Selenium is a mineral that, in small doses, can have some big impacts on your health. It has already been connected to fertility, and now researchers have found that may also play an important role in battling cancer. So if some is good, more is better, right?
Not in this case. Mark Moyad, M.D., author of The Supplement Handbook, explains that this is one of those situations where less is more. “Too much selenium (200 micrograms a day) has been associated with an increased risk of type 2 diabetes, aggressive prostate cancer, and skin cancer recurrence, and with no benefit for heart health,” he explains. “Selenium is a wonderful and probably disease-preventing nutrient where both too little and too much can be harmful.”
One way to ensure that you’re not overdoing it on this mineral powerhouse is to get your selenium from food. “Eating foods with selenium might reduce the risk of cancer, but taking selenium to prevent cancer has shown no benefit [in research],” says Moyad.
Most people are able to meet their average recommended intake simply through their diets, but if you’re on the low side, consider adding these foods to your shopping list, as suggested by the National Institutes of Health, Office of Dietary Supplements.
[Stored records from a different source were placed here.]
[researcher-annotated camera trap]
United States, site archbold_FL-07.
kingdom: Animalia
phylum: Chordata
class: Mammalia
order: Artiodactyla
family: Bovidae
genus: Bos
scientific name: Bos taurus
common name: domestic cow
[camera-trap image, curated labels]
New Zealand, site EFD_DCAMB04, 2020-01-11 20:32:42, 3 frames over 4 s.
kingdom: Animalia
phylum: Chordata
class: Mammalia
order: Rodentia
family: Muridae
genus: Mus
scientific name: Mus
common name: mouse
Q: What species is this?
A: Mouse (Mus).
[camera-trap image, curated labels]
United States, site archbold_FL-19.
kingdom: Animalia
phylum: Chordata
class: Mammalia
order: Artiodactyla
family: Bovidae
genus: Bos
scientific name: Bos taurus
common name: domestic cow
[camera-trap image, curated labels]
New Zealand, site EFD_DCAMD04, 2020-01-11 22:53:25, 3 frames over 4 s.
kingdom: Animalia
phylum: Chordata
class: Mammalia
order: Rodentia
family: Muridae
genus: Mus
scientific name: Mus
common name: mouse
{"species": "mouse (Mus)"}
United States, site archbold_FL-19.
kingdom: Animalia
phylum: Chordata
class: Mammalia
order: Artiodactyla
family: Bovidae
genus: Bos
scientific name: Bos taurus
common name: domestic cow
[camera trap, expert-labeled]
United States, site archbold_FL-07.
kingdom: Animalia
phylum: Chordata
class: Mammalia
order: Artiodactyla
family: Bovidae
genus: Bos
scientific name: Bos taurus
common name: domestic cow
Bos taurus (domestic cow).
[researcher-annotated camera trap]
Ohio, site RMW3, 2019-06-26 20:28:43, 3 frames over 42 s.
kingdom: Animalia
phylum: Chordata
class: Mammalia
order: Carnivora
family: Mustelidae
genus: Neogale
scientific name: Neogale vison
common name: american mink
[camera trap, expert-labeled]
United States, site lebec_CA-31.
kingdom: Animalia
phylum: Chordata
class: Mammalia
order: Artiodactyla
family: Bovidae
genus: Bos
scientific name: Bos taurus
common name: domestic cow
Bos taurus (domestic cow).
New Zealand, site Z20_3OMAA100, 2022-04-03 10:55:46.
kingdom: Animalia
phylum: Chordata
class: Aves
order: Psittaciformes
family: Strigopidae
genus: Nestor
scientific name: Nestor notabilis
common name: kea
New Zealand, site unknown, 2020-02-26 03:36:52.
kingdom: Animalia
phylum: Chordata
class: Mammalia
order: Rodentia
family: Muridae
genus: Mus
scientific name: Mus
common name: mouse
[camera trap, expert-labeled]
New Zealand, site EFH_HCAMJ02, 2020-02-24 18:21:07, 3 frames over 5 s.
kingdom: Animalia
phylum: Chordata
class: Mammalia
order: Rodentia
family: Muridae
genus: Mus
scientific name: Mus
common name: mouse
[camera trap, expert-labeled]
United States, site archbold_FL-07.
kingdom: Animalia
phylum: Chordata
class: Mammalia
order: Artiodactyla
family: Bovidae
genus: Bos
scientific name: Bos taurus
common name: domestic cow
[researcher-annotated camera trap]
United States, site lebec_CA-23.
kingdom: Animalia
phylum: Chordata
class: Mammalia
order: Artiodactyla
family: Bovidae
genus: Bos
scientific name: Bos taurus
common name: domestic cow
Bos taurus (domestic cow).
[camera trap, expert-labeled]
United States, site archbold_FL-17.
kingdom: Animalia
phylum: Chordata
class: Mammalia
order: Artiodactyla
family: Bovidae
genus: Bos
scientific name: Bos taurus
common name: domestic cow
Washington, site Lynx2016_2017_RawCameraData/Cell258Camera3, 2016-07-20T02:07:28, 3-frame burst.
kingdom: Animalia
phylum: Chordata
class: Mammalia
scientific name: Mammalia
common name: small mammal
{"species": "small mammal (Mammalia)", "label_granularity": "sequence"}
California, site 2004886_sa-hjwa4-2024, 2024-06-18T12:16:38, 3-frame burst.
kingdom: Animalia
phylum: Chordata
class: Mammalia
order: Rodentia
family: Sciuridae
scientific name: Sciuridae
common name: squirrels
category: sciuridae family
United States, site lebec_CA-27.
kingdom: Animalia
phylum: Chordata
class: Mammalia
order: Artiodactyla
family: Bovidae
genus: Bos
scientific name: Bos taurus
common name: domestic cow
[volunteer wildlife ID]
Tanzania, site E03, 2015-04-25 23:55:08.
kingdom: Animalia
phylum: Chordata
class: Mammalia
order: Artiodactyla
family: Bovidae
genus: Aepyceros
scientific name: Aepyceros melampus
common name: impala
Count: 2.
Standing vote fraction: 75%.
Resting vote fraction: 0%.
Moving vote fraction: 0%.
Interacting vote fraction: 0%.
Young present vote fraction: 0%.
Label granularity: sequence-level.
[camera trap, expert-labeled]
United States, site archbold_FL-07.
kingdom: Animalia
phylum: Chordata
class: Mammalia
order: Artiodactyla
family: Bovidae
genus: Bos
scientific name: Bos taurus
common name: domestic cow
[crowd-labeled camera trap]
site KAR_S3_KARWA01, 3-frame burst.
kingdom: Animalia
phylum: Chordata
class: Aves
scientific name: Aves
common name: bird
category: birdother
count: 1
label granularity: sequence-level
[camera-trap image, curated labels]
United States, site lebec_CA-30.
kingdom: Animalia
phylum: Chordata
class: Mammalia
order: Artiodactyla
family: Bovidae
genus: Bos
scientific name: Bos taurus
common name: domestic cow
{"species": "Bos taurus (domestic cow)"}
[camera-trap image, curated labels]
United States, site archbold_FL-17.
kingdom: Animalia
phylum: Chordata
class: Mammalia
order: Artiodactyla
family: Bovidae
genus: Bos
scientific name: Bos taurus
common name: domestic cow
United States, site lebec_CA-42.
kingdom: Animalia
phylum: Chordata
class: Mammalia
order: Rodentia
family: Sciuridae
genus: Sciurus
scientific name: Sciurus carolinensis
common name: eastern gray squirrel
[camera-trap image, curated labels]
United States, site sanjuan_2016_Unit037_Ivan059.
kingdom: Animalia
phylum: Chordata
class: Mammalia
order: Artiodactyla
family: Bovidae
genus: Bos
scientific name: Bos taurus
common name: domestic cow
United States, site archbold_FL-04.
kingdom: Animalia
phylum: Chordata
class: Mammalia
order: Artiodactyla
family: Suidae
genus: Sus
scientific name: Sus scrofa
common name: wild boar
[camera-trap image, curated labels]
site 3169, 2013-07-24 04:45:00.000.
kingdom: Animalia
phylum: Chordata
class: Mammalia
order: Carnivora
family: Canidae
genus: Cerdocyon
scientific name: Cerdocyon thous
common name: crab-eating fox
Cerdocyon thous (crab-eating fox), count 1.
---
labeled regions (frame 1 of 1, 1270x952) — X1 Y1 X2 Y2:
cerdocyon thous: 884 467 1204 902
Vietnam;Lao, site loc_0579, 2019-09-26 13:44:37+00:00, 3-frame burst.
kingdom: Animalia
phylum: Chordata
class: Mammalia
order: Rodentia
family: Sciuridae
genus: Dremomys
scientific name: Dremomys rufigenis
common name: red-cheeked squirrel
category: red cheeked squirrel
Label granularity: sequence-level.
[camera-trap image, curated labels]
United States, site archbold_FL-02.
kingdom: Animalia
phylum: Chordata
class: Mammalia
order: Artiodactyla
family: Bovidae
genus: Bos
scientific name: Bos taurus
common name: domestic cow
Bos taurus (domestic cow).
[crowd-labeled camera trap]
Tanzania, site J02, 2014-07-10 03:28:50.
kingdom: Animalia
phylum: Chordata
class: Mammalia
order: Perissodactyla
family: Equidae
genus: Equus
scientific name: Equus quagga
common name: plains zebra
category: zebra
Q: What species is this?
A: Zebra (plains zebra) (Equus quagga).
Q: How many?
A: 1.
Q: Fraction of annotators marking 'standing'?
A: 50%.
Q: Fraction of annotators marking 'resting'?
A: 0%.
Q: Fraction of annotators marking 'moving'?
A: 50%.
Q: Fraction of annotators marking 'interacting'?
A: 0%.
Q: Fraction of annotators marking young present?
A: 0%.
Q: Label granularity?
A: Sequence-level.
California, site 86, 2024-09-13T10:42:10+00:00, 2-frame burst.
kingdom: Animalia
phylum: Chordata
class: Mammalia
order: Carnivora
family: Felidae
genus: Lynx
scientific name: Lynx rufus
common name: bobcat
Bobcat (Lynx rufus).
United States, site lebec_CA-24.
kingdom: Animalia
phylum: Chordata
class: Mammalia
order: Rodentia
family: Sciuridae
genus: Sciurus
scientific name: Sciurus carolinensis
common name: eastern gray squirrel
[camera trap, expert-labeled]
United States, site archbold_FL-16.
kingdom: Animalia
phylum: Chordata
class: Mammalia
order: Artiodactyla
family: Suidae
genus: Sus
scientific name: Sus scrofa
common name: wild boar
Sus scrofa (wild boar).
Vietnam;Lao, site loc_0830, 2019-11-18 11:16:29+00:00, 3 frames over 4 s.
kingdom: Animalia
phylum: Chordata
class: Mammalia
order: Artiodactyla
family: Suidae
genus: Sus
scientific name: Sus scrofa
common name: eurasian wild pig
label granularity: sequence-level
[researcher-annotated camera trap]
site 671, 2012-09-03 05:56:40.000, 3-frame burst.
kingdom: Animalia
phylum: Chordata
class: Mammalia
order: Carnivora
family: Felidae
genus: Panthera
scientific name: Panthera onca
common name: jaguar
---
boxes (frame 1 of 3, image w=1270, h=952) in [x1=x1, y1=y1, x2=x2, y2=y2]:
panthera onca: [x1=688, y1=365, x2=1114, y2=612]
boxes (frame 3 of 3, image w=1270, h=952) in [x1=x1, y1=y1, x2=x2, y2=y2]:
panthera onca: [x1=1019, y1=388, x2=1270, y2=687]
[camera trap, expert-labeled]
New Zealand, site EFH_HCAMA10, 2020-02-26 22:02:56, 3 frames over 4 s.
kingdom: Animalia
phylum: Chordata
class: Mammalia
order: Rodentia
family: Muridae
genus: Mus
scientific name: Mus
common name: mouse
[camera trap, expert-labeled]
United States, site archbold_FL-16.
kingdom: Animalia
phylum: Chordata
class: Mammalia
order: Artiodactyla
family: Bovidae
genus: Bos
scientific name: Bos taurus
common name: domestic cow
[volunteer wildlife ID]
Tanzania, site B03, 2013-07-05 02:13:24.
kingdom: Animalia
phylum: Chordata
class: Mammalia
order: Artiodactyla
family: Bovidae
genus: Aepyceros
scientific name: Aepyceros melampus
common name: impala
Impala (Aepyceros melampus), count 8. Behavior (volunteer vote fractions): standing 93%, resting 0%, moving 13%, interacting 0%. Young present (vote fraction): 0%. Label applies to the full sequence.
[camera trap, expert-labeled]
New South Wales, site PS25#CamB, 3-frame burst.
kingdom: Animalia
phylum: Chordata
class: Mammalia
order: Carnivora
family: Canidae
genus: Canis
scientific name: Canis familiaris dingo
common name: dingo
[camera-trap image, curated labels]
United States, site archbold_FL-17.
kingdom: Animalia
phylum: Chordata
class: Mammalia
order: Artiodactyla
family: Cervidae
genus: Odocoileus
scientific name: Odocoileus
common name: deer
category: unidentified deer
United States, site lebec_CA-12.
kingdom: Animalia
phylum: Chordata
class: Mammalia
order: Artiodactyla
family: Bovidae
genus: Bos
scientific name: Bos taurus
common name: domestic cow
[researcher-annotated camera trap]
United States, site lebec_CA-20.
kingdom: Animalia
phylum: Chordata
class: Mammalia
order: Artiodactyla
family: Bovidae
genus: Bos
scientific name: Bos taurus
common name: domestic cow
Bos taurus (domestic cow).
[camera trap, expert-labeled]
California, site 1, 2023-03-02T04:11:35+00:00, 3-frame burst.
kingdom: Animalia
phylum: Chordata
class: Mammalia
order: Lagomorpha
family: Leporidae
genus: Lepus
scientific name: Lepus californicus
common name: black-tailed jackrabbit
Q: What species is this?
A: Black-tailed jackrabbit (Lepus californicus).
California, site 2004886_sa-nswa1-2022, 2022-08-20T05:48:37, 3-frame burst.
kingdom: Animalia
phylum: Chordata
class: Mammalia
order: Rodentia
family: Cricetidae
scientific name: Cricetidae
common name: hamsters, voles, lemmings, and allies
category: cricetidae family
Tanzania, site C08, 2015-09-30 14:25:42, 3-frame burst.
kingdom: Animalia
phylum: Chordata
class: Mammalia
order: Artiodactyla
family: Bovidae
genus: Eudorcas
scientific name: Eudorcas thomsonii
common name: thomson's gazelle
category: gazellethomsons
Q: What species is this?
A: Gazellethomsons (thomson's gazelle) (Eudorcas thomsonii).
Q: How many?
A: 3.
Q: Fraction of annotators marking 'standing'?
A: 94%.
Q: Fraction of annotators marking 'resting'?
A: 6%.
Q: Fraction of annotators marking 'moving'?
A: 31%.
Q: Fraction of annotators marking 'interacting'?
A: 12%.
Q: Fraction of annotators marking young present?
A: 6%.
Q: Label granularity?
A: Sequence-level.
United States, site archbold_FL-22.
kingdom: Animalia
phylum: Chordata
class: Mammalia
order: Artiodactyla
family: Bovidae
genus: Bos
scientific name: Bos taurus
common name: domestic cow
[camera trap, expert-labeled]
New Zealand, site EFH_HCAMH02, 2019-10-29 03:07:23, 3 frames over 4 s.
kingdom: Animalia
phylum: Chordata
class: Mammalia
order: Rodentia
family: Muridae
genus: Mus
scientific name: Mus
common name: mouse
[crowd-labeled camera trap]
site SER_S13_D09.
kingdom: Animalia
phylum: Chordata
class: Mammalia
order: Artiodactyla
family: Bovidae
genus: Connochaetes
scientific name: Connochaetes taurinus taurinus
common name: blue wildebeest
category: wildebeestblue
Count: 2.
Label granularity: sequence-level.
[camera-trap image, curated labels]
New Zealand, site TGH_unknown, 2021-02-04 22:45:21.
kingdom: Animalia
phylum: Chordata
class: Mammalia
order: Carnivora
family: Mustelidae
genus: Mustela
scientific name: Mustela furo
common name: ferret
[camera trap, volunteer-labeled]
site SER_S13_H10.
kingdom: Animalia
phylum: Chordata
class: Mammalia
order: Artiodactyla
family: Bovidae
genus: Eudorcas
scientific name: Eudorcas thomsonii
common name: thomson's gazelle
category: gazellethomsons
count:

Far and away, Brazil nuts are the best source of selenium, with 544 micrograms (mcg) per ounce (six to eight nuts).
At 95 mcg per serving (3 ounces), tuna comes in second place. Choose the Wild Planet tuna for more responsibly-caught tuna with lower levels of heavy metals.
Other selenium-rich seafood includes halibut (47 mcg per serving), sardines (45 mcg), and shrimp (40 mcg). We recommend avoiding Atlantic halibut—Pacific halibut is generally okay, and sardines are on our good list, too. However, there are a lot of problems with shrimp, so we’d suggest looking for selenium elsewhere.
Beef and Poultry
Like fish, meat is rich in selenium. Ham has 42 mcg per serving, beef has 33 mcg, turkey has 31 mcg, and chicken has 22 mcg. But, also like fish, there can be a lot of other nasty stuff, such as antibiotics, hiding in these products, so always opt for organic, pasture-raised meat.
This delicious dairy not only comes with a healthy 20 mcg of selenium, but it has 103 mg of calcium per four-ounce serving, too. Just make sure the kind you buy doesn’t have carrageenan in it.